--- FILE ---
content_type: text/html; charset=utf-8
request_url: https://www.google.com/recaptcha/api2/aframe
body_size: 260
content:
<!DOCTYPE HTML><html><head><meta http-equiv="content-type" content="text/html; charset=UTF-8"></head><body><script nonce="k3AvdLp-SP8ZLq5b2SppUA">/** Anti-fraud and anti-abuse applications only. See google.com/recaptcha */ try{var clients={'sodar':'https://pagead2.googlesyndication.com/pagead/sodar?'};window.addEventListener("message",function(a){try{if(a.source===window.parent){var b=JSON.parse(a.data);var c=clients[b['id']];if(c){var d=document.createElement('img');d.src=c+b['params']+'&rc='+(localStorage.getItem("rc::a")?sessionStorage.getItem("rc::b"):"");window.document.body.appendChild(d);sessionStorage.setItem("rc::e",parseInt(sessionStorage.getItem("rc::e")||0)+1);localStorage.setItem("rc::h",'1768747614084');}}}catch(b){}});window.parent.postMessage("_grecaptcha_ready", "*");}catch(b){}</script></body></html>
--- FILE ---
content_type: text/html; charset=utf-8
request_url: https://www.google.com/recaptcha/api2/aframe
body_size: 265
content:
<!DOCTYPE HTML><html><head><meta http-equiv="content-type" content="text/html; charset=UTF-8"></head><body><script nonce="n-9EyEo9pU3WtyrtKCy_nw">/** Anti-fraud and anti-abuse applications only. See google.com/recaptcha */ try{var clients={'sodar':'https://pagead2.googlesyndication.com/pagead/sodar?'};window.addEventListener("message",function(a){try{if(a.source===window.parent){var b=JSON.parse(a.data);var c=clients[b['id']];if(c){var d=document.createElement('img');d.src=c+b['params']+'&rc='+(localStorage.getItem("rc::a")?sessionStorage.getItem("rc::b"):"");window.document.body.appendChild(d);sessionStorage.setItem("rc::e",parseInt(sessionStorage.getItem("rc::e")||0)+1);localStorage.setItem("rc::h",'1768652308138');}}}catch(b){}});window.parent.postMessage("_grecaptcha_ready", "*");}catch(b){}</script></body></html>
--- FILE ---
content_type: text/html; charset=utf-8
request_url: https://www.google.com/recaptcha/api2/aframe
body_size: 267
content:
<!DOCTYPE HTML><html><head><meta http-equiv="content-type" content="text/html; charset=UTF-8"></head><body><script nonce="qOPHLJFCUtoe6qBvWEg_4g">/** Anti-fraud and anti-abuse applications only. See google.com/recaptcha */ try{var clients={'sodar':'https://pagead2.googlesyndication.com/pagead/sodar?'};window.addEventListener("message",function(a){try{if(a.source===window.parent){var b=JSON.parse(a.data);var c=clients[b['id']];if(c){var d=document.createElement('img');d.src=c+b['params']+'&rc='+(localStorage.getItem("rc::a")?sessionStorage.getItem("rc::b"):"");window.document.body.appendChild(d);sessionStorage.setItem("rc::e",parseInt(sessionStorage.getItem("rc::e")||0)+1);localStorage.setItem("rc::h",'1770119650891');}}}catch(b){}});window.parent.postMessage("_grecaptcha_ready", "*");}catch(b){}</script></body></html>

* _Aim of the exercise_:
Start at the line containing "body_size: 267" and transcribe through the end of the entries. Please keep both ends and add nothing.

* _Exercise output_:
body_size: 267
content:
<!DOCTYPE HTML><html><head><meta http-equiv="content-type" content="text/html; charset=UTF-8"></head><body><script nonce="qOPHLJFCUtoe6qBvWEg_4g">/** Anti-fraud and anti-abuse applications only. See google.com/recaptcha */ try{var clients={'sodar':'https://pagead2.googlesyndication.com/pagead/sodar?'};window.addEventListener("message",function(a){try{if(a.source===window.parent){var b=JSON.parse(a.data);var c=clients[b['id']];if(c){var d=document.createElement('img');d.src=c+b['params']+'&rc='+(localStorage.getItem("rc::a")?sessionStorage.getItem("rc::b"):"");window.document.body.appendChild(d);sessionStorage.setItem("rc::e",parseInt(sessionStorage.getItem("rc::e")||0)+1);localStorage.setItem("rc::h",'1770119650891');}}}catch(b){}});window.parent.postMessage("_grecaptcha_ready", "*");}catch(b){}</script></body></html>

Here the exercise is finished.